Aunque conejita era tan blanca como las demás, había algo en ella que la caracterizaba: sus orejas. Llegó a creer que eran las más hermosas y grandes de toda la región.
– ¡Ah, qué bien me siento con estas hermosísimas orejas! -exclamó, un día, a la puerta de su madriguera-. ¡Son tan enormes y llamativas!
Las demás conejas y los correspondientes varones admitían que eran unas orejas dignas de verse, pero nada más.
— La vida no depende de nuestras orejas, conejita, sino de nuestras patas. Cuanto más ágiles y robustas sean éstas, mucho mejor para nosotras -le decían sus compañeras.
Nada de esto convencía a conejita que, cada vez más presumida, se pasaba el día ensayando nuevos peinados que fuesen acordes con sus espléndidas orejas. No vivía para otra cosa.

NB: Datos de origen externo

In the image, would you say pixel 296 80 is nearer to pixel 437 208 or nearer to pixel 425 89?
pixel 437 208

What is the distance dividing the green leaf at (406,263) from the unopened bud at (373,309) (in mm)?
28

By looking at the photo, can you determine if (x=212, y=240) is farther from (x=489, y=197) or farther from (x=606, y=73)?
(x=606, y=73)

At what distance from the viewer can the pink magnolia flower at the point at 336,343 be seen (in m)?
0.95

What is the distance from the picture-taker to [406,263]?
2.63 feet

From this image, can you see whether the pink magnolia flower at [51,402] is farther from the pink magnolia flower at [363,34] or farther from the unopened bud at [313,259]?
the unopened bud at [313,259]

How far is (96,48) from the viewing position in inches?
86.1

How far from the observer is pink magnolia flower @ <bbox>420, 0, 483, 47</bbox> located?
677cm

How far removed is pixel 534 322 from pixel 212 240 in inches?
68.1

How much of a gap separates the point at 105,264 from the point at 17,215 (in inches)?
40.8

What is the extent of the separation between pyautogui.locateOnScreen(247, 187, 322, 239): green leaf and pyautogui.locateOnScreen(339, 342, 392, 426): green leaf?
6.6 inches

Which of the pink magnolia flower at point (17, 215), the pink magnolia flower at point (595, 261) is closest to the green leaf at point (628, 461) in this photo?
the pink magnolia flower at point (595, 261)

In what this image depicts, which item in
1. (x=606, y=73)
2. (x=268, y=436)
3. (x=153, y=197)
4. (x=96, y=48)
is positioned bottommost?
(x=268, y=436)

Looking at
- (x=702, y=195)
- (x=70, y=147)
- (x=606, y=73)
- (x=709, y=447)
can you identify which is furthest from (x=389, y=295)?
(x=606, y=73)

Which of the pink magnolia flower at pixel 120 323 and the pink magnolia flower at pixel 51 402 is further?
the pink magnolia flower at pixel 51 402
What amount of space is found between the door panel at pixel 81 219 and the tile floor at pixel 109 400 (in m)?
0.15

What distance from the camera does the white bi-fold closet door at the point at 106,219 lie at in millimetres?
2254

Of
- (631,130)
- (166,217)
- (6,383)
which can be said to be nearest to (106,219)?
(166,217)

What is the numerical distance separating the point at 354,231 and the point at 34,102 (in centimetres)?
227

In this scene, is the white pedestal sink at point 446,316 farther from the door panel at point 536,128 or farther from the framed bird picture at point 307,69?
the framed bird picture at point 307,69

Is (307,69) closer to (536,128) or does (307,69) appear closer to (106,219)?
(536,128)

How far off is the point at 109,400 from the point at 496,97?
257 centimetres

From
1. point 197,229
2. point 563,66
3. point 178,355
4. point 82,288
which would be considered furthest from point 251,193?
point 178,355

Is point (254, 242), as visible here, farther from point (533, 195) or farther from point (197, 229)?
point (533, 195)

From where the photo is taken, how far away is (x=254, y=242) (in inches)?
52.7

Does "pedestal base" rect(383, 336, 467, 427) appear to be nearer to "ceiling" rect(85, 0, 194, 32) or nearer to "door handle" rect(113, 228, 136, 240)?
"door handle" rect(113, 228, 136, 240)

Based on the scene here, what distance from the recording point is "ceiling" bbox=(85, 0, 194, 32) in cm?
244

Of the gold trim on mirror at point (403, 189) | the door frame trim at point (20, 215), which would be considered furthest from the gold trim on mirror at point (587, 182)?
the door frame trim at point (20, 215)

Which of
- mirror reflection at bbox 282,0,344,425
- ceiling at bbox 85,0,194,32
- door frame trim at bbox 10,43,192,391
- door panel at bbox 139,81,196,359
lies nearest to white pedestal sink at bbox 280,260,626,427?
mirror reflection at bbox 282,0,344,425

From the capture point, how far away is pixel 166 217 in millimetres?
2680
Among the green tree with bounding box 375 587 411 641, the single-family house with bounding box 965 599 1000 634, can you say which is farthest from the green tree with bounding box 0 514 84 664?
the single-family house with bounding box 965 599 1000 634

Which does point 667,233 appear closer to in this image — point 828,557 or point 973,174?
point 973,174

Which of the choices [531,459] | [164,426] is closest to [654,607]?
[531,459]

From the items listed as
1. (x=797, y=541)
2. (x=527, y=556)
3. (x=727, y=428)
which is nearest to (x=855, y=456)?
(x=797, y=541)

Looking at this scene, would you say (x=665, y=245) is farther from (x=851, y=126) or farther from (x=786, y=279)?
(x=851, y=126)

Un buen día, sin embargo, la naturaleza puso las cosas en su sitio. El señor lobo encontró su despensa vacía y, como tenía hambre, decidió salir a ver qué encontraba. Tan pronto vieron los conejos de la comarca cómo se aproximaba el amenazador lobo, pusieron los pies en marcha, pero ¡ahí tienen a conejita, ignorante, ensayando peinado tras peinado!
Por fortuna, a tiempo se percató, de la presencia del señor lobo y huyó a toda velocidad hacia las aguas del río más cercano. Desesperada, se arrojó a ellas; sus grandes y anchas orejas le sirvieron perfectamente para mantenerse a flote y con ellas remó, hasta ponerse a salvo.
Pero ¡buen susto que se llevó la pobre conejita! Bueno, ella ha recapacitado y ha prometido que, de hoy en adelante pondrá más atención a lo que pasa a su alrededor, que a sus orejas.